-- DOCUMENT SEGMENT follows --

88 human tots, new record, mostly 10 and younger, and it even rained.


----------



## MommaMoose (May 15, 2010)

After counting remaining treat bags I found that I had 52 this year. Which is up by about 20 from last year. For several it was their 2nd year coming by and a few of the younger ones actually made it up the driveway this year.


----------



## CoolDJTV (Jun 28, 2011)

we had like 3 feet of snow but we still got 50-80 TOT's truly considering the weather that was pretty good. (we usually get 2-3 hundred)


----------



## Cal78 (Aug 20, 2012)

44 Down from 53 Last Year, Which Majorly Sucks, But if You Base it on How i feel by Building and Setting Up my Yard Haunt, Then I Majorly Kicked Butt.


----------



## MurrayTX (Nov 4, 2011)

No lie.... Around 1000. Some were likely return traffic circling the neighborhood...but it was nuts here. Stocking up on plastic junk from Oriental Trading Co is the only way we were able to outlast the crowd.


----------



## Night Watchman (Aug 15, 2009)

We had a little over 300. That is about average, and with the rain it was a great turn out.


----------



## uncle willie (Apr 13, 2004)

*53 kids this year*

mother nature was out for me this year. 1st the dry summer killed my pumkin patch then the strom. but at less my crew at work will get a load of candy come monday!


----------



## Johnny Thunder (Feb 24, 2006)

Strange that post-storm we seemed to have the most TOTers and houses giving out candy in the years we have been in this house. It was great!


----------



## Haunted Bayou (Feb 16, 2007)

Around 300 or so, which was more than last year. No many lulls between hoards of kids this year. Many drive-by ToTs and a record number of dogs. Forgot to put out my dog treats.


----------



## Copchick (Apr 10, 2012)

My count was way down, only about a dozen. BUT, I had two sets of ToT's that stood at the top of the front steps and wouldn't come down to the yard because they were too scared. Mwah, ha, ha, haaaa! Life's good!


----------



## trishaanne (Aug 20, 2005)

ZERO. I have enough treats for 200+ kids but Halloween has been postponed indefinitely!


----------



## Joiseygal (Sep 3, 2008)

Jersey weather really killed the mood for so many haunters this Halloween. I am so sorry to hear Halloween was cancelled.  I was able to get around 40 people to go through the haunt even though we were suppose to have a curfew in our town on Saturday.


----------



## Haunted Spider (Sep 6, 2010)

We had 43 this year if my count was accurate. Apparently, having it on November 4th didn't hamper the spirits too much. We average about 40 each year. Now I have an extra 75 full size candy bars / skittles / starbursts to eat.


----------



## Irish Witch (Sep 24, 2012)

i got 37 which is great as there is around 5 kids that like on my road  they went and got there cousins and friends and brought them around


----------



## RandalB (Jun 8, 2009)

500+, 40 deep waiting at the front door at one point. 

RandalB


----------



## jdubbya (Nov 6, 2005)

-- DOCUMENT SEGMENT concluded --

WORK INSTRUCTION 1:
Answer from the forum thread above, one short line each:
(a) How much snow did CoolDJTV say fell?
(b) What did Haunted Bayou forget to put out?
(c) How many kids did trishaanne have treats for?
WORK INSTRUCTION 2: Please resume the forum thread about trick-or-treater counts from where it stops, writing the post that goes under its last header.

-- SOURCE MATERIAL follows --

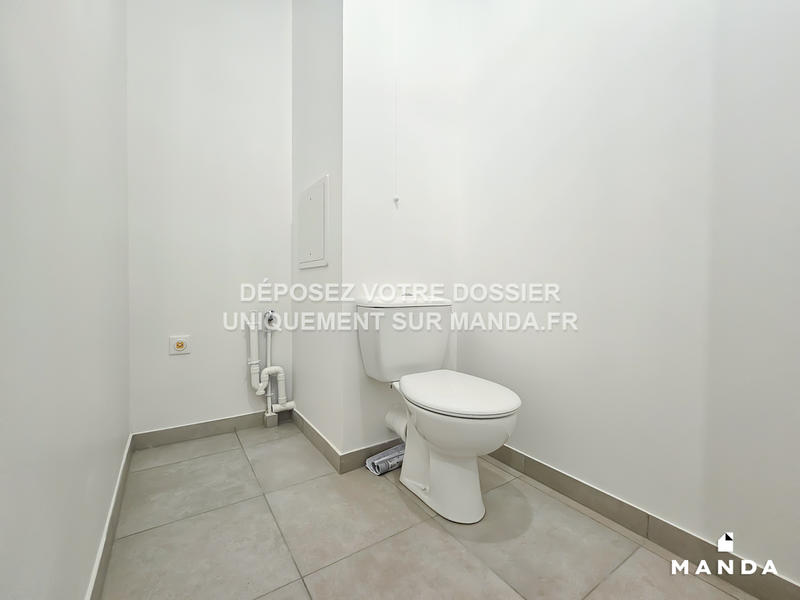 Appartement - 68 m² - 3 pièces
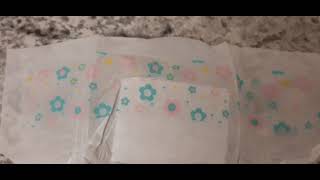 Vintage Plastic Diapers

-- SOURCE MATERIAL concluded --

REPLY 1:
(a) About 3 feet.
(b) Dog treats.
(c) More than 200 (200+).

REPLY 2:
RandalB said:


> 500+, 40 deep waiting at the front door at one point.
> 
> RandalB


Awesome!


----------



## Hauntmaster1 (Jan 16, 2012)

Trick or Treat was a bust in my neighborhood. It was rescheduled to Saturday the 3rd in Cleveland after Sandy came through northeast Ohio. Then to top it all off our idiot mayor had a press release on every news channel strongly discouraging trick or treating due to some incident where a girl was electrocuted after picking up a downed power line in another city nearby a few days earlier. So there's were only about 30 tot's that came through my neighborhood. Totally unacceptable to me. My first time doing a haunt in 10 years and this crap happens. Grrrrrrr


----------



## DreadKnight (Aug 10, 2011)

We had 275 total, 245 on Halloween and 30 from a Saturday 27 Oct. Down about 40ish from last year, but we got alot more screams that made up for it. MUAHAHAHAHA


----------



## Radford (Aug 7, 2012)

97 which is about normal for me.......... i always plan for 150..........lol


----------



## Death's Door (Mar 22, 2006)

We had approximately 250+ TOTers on Halloween. I was thinking that we would get less but after driving around town on Tuesday and after Sandy left her calling card, my town didn't have much damage. Very chilly that day with no rain - I'm fine with that.


----------



## EverydayisHalloween311 (Oct 14, 2011)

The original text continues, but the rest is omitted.